Stored data:
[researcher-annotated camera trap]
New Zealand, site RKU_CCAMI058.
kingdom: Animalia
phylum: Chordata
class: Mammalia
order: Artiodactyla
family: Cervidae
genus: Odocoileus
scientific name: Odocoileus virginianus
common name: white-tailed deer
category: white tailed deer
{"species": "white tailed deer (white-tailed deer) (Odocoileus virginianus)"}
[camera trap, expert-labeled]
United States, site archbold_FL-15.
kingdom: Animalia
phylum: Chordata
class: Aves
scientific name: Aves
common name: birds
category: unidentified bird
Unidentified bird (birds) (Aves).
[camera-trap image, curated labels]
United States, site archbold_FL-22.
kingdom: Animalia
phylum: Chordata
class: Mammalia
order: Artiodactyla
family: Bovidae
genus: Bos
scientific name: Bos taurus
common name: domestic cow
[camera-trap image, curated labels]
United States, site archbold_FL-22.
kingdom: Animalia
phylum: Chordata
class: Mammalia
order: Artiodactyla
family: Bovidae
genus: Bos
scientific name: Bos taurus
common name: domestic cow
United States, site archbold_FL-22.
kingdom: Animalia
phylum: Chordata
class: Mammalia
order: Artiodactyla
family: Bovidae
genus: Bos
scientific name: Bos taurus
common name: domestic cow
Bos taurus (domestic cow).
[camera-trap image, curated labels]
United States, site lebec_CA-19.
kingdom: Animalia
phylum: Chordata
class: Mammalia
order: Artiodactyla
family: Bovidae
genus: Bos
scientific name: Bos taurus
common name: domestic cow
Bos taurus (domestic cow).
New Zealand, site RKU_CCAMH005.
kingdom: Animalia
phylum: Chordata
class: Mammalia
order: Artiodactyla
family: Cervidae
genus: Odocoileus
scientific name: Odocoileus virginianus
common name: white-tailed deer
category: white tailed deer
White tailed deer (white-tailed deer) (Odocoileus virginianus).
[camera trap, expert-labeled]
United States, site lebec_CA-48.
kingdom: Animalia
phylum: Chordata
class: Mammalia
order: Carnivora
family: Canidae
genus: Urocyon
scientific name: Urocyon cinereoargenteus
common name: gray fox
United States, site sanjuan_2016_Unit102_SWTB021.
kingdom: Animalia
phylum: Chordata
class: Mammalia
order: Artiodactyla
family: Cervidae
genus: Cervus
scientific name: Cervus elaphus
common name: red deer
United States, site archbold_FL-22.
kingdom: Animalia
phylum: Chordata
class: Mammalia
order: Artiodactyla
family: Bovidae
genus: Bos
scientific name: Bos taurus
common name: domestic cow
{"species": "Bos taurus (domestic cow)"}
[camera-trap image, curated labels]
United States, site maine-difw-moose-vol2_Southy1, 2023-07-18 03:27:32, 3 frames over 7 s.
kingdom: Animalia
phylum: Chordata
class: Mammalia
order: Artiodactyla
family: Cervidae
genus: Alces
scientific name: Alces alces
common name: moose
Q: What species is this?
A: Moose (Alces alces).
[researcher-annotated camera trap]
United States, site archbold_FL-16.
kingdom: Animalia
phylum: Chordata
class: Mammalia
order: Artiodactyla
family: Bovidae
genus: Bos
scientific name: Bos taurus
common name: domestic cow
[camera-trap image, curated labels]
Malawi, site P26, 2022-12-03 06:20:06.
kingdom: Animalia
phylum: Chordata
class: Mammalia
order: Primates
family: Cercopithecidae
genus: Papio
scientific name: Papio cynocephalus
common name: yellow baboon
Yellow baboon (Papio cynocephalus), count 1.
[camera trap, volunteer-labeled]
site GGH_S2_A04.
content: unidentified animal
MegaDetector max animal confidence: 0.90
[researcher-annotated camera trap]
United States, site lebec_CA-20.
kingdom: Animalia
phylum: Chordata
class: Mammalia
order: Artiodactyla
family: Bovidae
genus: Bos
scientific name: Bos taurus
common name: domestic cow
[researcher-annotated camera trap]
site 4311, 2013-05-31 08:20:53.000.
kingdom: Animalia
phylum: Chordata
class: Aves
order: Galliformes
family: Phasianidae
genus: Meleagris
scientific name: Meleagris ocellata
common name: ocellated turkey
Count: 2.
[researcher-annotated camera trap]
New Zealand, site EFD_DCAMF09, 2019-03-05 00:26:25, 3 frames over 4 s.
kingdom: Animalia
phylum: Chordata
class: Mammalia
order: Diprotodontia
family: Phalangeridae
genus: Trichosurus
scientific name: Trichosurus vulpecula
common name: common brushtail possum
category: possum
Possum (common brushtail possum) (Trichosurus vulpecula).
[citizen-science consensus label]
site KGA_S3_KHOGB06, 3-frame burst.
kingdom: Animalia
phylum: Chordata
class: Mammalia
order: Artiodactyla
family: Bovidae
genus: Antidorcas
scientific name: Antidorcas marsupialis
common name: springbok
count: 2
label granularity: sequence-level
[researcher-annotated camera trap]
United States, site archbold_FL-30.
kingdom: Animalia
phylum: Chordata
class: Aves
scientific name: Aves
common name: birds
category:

Exercise directions:
Set all the data down again, exactly as it reads above.

Task result:
[researcher-annotated camera trap]
New Zealand, site RKU_CCAMI058.
kingdom: Animalia
phylum: Chordata
class: Mammalia
order: Artiodactyla
family: Cervidae
genus: Odocoileus
scientific name: Odocoileus virginianus
common name: white-tailed deer
category: white tailed deer
{"species": "white tailed deer (white-tailed deer) (Odocoileus virginianus)"}
[camera trap, expert-labeled]
United States, site archbold_FL-15.
kingdom: Animalia
phylum: Chordata
class: Aves
scientific name: Aves
common name: birds
category: unidentified bird
Unidentified bird (birds) (Aves).
[camera-trap image, curated labels]
United States, site archbold_FL-22.
kingdom: Animalia
phylum: Chordata
class: Mammalia
order: Artiodactyla
family: Bovidae
genus: Bos
scientific name: Bos taurus
common name: domestic cow
[camera-trap image, curated labels]
United States, site archbold_FL-22.
kingdom: Animalia
phylum: Chordata
class: Mammalia
order: Artiodactyla
family: Bovidae
genus: Bos
scientific name: Bos taurus
common name: domestic cow
United States, site archbold_FL-22.
kingdom: Animalia
phylum: Chordata
class: Mammalia
order: Artiodactyla
family: Bovidae
genus: Bos
scientific name: Bos taurus
common name: domestic cow
Bos taurus (domestic cow).
[camera-trap image, curated labels]
United States, site lebec_CA-19.
kingdom: Animalia
phylum: Chordata
class: Mammalia
order: Artiodactyla
family: Bovidae
genus: Bos
scientific name: Bos taurus
common name: domestic cow
Bos taurus (domestic cow).
New Zealand, site RKU_CCAMH005.
kingdom: Animalia
phylum: Chordata
class: Mammalia
order: Artiodactyla
family: Cervidae
genus: Odocoileus
scientific name: Odocoileus virginianus
common name: white-tailed deer
category: white tailed deer
White tailed deer (white-tailed deer) (Odocoileus virginianus).
[camera trap, expert-labeled]
United States, site lebec_CA-48.
kingdom: Animalia
phylum: Chordata
class: Mammalia
order: Carnivora
family: Canidae
genus: Urocyon
scientific name: Urocyon cinereoargenteus
common name: gray fox
United States, site sanjuan_2016_Unit102_SWTB021.
kingdom: Animalia
phylum: Chordata
class: Mammalia
order: Artiodactyla
family: Cervidae
genus: Cervus
scientific name: Cervus elaphus
common name: red deer
United States, site archbold_FL-22.
kingdom: Animalia
phylum: Chordata
class: Mammalia
order: Artiodactyla
family: Bovidae
genus: Bos
scientific name: Bos taurus
common name: domestic cow
{"species": "Bos taurus (domestic cow)"}
[camera-trap image, curated labels]
United States, site maine-difw-moose-vol2_Southy1, 2023-07-18 03:27:32, 3 frames over 7 s.
kingdom: Animalia
phylum: Chordata
class: Mammalia
order: Artiodactyla
family: Cervidae
genus: Alces
scientific name: Alces alces
common name: moose
Q: What species is this?
A: Moose (Alces alces).
[researcher-annotated camera trap]
United States, site archbold_FL-16.
kingdom: Animalia
phylum: Chordata
class: Mammalia
order: Artiodactyla
family: Bovidae
genus: Bos
scientific name: Bos taurus
common name: domestic cow
[camera-trap image, curated labels]
Malawi, site P26, 2022-12-03 06:20:06.
kingdom: Animalia
phylum: Chordata
class: Mammalia
order: Primates
family: Cercopithecidae
genus: Papio
scientific name: Papio cynocephalus
common name: yellow baboon
Yellow baboon (Papio cynocephalus), count 1.
[camera trap, volunteer-labeled]
site GGH_S2_A04.
content: unidentified animal
MegaDetector max animal confidence: 0.90
[researcher-annotated camera trap]
United States, site lebec_CA-20.
kingdom: Animalia
phylum: Chordata
class: Mammalia
order: Artiodactyla
family: Bovidae
genus: Bos
scientific name: Bos taurus
common name: domestic cow
[researcher-annotated camera trap]
site 4311, 2013-05-31 08:20:53.000.
kingdom: Animalia
phylum: Chordata
class: Aves
order: Galliformes
family: Phasianidae
genus: Meleagris
scientific name: Meleagris ocellata
common name: ocellated turkey
Count: 2.
[researcher-annotated camera trap]
New Zealand, site EFD_DCAMF09, 2019-03-05 00:26:25, 3 frames over 4 s.
kingdom: Animalia
phylum: Chordata
class: Mammalia
order: Diprotodontia
family: Phalangeridae
genus: Trichosurus
scientific name: Trichosurus vulpecula
common name: common brushtail possum
category: possum
Possum (common brushtail possum) (Trichosurus vulpecula).
[citizen-science consensus label]
site KGA_S3_KHOGB06, 3-frame burst.
kingdom: Animalia
phylum: Chordata
class: Mammalia
order: Artiodactyla
family: Bovidae
genus: Antidorcas
scientific name: Antidorcas marsupialis
common name: springbok
count: 2
label granularity: sequence-level
[researcher-annotated camera trap]
United States, site archbold_FL-30.
kingdom: Animalia
phylum: Chordata
class: Aves
scientific name: Aves
common name: birds
category:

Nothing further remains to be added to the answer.